Existe-t-il plus majestueux souverain que l'hiver? Il n'y a que Décembre p.ur faire d'un forêt son royaume, laissant courir sa longue traîne blanche sur le sol sous les arches des frondaisons glacées tandis que le monde sous son règne plonge dans un mutisme respectueux.
Et il cachait dans un tout petrit coin de son immense palais paré de givre deux statues frissonnantes, deux enfants immmobiles, à demi couverts de neige.
Les doigts bleus et meurtris, Oscar et André étaient recroquevillés dans le froid. Oscar regardait son ami en silence. Comme il semblait dormir paisiblement. Elle dégagea une mèche brune de ses yeux et serra un peu plus contre lui. Un grand calme l'envahissait. Elle sentait le vent hivernal caresser son épaule et l'entourer de ses bras. Pourquoi auarit-elle eu peur?
Elle savait que bientôt elle aussi sommeillerait dans ce giron immaculé.
Tout lui semblait si loin...comme ce matin où elle avait entendu les flocons frapper sa fenêtre en se levant... Etait-ce vraiment aujourd'hui ou il y a des siècles? Ce chocolat chaud que Grandmère lui avait apportait sur son plateau, fumant à côté de belles tartines de pain blanc... Ces rires qui hantaient sa mémoire, quand André et elle s'étaient roulés dans la neige, laissant l'empreinte éphémère de leurs corps comme des fantômes gris dans la glace... Tout celà existait-il vraiment?
Et ces regards complices alors qu'Oscar dévoilait son secret à André... Une clef... une innocente clef d'argent qui ouvrait le bureau de son père, là où il conservait ses armes hors de leur portée.
Les épées étaient si étincelantes sur le mur. Oscar aimait voir son reflet dans l'éclat pur de ce métal forgé pour combattre. Ces épées lui ressemblaient, à la différences de ces grossières épées de bois dont elle avait dû se contenter. Comment son père pouvait-il la priver de ces joyaux?

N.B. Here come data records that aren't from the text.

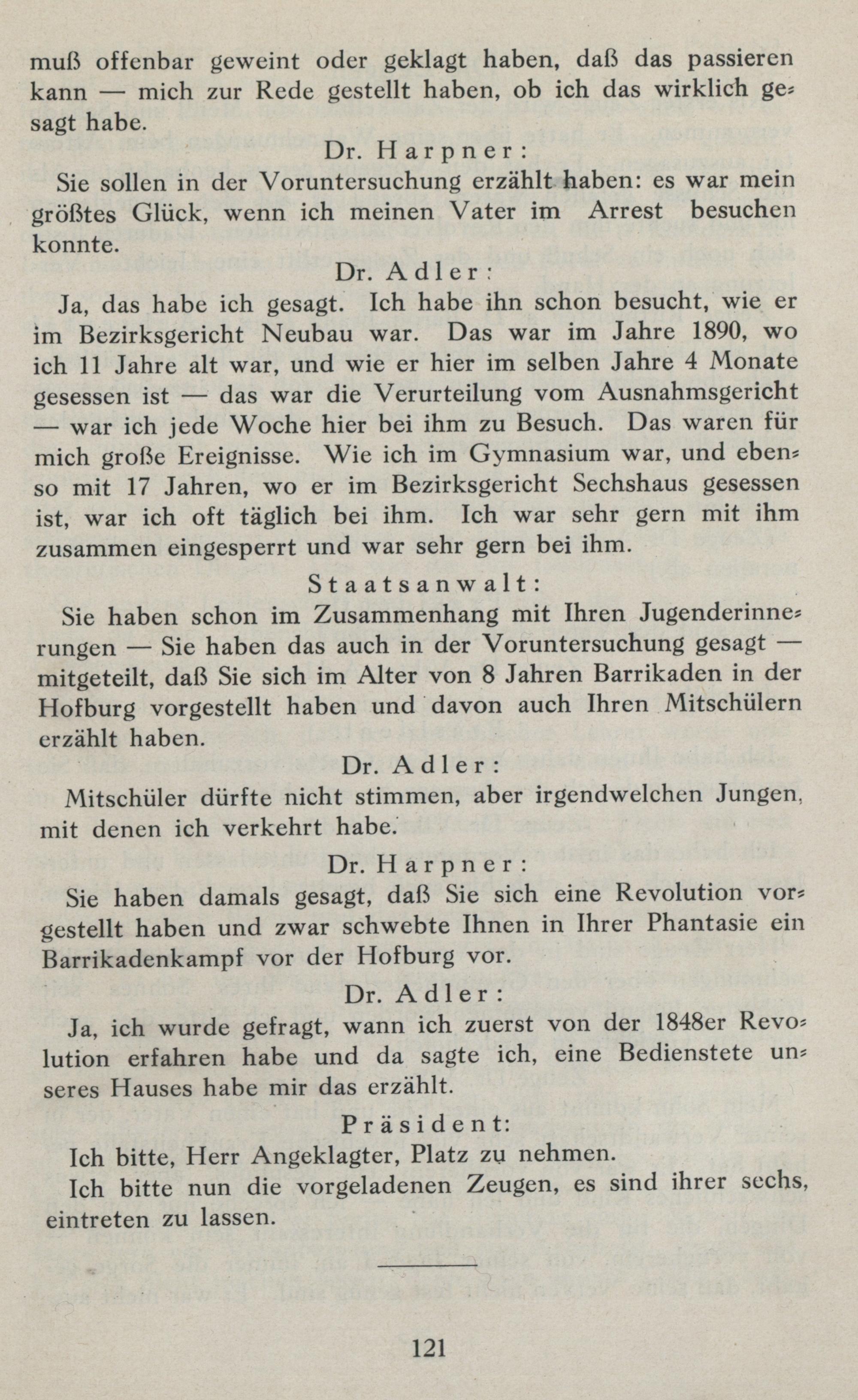 muß offenbar geweint oder geklagt haben, daß das passieren kann — mich zur Rede gestellt haben, ob ich das wirklich gesagt habe.

Dr. Harpner:

Sie sollen in der Voruntersuchung erzählt haben: es war mein größtes Glück, wenn ich meinen Vater im Arrest besuchen konnte.

Dr. Adler:

Ja, das habe ich gesagt. Ich habe ihn schon besucht, wie er im Bezirksgericht Neubau war. Das war im Jahre 1890, wo ich 11 Jahre alt war, und wie er hier im selben Jahre 4 Monate gesessen ist — das war die Verurteilung vom Ausnahmsgericht — war ich jede Woche hier bei ihm zu Besuch. Das waren für mich große Ereignisse. Wie ich im Gymnasium war, und ebenso mit 17 Jahren, wo er im Bezirksgericht Sechshaus gesessen ist, war ich oft täglich bei ihm. Ich war sehr gern mit ihm zusammen eingesperrt und war sehr gern bei ihm.

Staatsanwalt:

Sie haben schon im Zusammenhang mit Ihren Jugenderinnerungen — Sie haben das auch in der Voruntersuchung gesagt — mitgeteilt, daß Sie sich im Alter von 8 Jahren Barrikaden in der Hofburg vorgestellt haben und davon auch Ihren Mitschülern erzählt haben.

Dr. Adler:

Mitschüler dürfte nicht stimmen, aber irgendwelchen Jungen, mit denen ich verkehrt habe.

Dr. Harpner:

Sie haben damals gesagt, daß Sie sich eine Revolution vorgestellt haben und zwar schwebte Ihnen in Ihrer Phantasie ein Barrikadenkampf vor der Hofburg vor.

Dr. Adler:

Ja, ich wurde gefragt, wann ich zuerst von der 1848er Revolution erfahren habe und da sagte ich, eine Bedienstete unseres Hauses habe mir das erzählt.

Präsident:

Ich bitte, Herr Angeklagter, Platz zu nehmen.

Ich bitte nun die vorgeladenen Zeugen, es sind ihrer sechs, eintreten zu lassen.

121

Grandmère, trop prise par ses tâches, ne les avait pas vu descendre l'escalier en dissimulant peu habilement leur larcin derrière leur dos.
Certes ces épées semblaient bien lourdes pour eux qui n'avaient que sept ans. Oscar s'aidait des deux mains pour manier la sienne, mais après s'être entraînée un peu, elle n'était pas mécontente du résultat. Il se dégageaient de ces armes une telle puissance et une telle grâce...

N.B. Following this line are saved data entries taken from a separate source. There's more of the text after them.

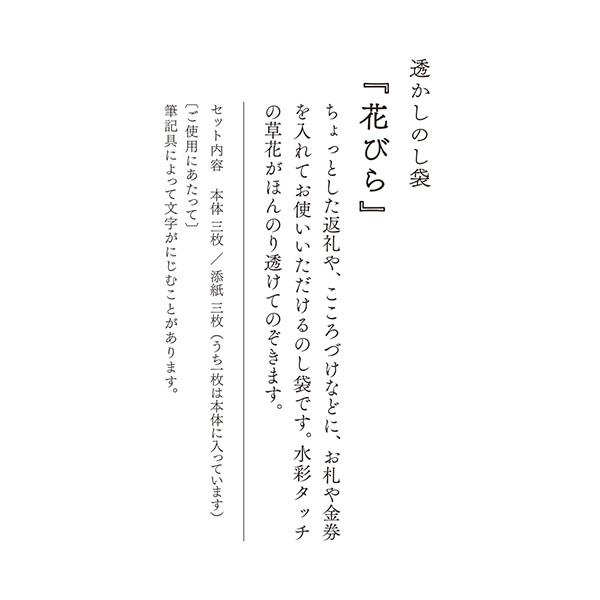 透かしのし袋

『花びら』

ちょっとした返礼や、こころづけなどに、お札や金券を入れてお使いいただけるのし袋です。水彩タッチの草花がほんのり透けてのぞきます。

セット内容　本体 三枚 ／ 添紙 三枚（うち一枚は本体に入っています）
〔ご使用にあたって〕
筆記具によって文字がにじむことがあります。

André lui, était toujours aussi maladroit, mais avec de vraies épées, il mettrait peut-être du sien au moins pour se défendre, si elle lui faisait suffisamment peur.
Elle n'avait pas voulu ce qui s'était passé. Elle s'était lancée sur lui plus vite qu'elle ne l'avait cru, entraînée dans son élan par le poids de l'épée. Il n'avait pas paré... il n'avit pas crié... il n'avait rien vu... il n'en avait pas eu le temps...

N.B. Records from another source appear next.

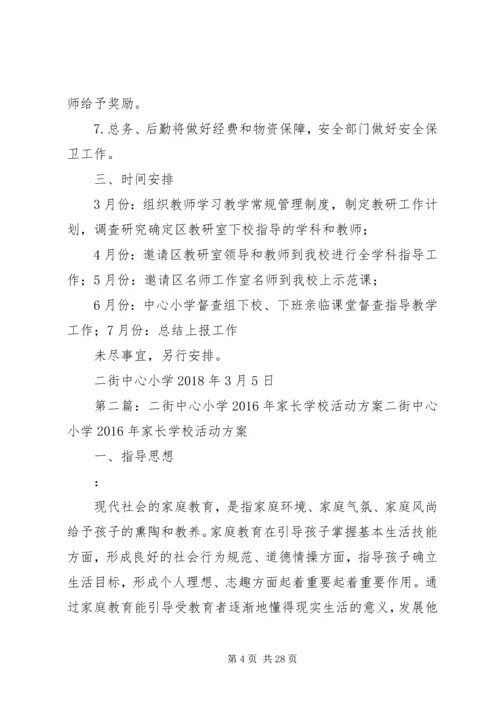 师给予奖励。

7.总务、后勤将做好经费和物资保障，安全部门做好安全保卫工作。

三、时间安排

3月份：组织教师学习教学常规管理制度，制定教研工作计划，调查研究确定区教研室下校指导的学科和教师；

4月份：邀请区教研室领导和教师到我校进行全学科指导工作；5月份：邀请区名师工作室名师到我校上示范课；

6月份：中心小学督查组下校、下班亲临课堂督查指导教学工作；7月份：总结上报工作

未尽事宜，另行安排。

二街中心小学2018年3月5日

第二篇：二街中心小学2016年家长学校活动方案二街中心小学2016年家长学校活动方案

一、指导思想

：

现代社会的家庭教育，是指家庭环境、家庭气氛、家庭风尚给予孩子的熏陶和教养。家庭教育在引导孩子掌握基本生活技能方面，形成良好的社会行为规范、道德情操方面，指导孩子确立生活目标，形成个人理想、志趣方面起着重要起着重要作用。通过家庭教育能引导受教育者逐渐地懂得现实生活的意义，发展他

第4页 共28页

Oscar ne comprit pas... ou plutôt elle ne voulait pas comprendre... Comment avouer cette bétise à son père?
Elle ne pouvait pas... ce n'était pas une bétise... c'était bien pire. Folle de terreur elle avait soudain vu dans un éclair rouge la réalité de son avenir. Elle sût alors que ce qu'elle avait vu miroiter sur l'épée, c'était un être misérable, abject, destiné à tuer.
Elle ne voulait pas être comme ça, mais il était trop tard car le monstre était déjà en elle, rongée par ce crime qu'elle ne pensait plus qu'à cacher.
Oscar avait erré, traînant André dans ses bras, erré jusqu'à tomber d'épuisement... En agissant ainsi, elle n'espérait pas oublier ce qui était arrivé. Elle voulait juste retrouver André pour lui demander pardon.
L'hiver l'avait comprise. En entendant des appels au loin, elle s'inquièta un peu. Mais il la rassura bien vite. Il avait effacé le mal, effacé ce grand sillon de sang qui menait jusqu'à eux. Et personne ne les trouverait avant qu'il n'ait effacé ce cauchemar que l'on nomme la vie.
Alors apaisée, Oscar posa sa tête contre celle d'André et ferma les yeux.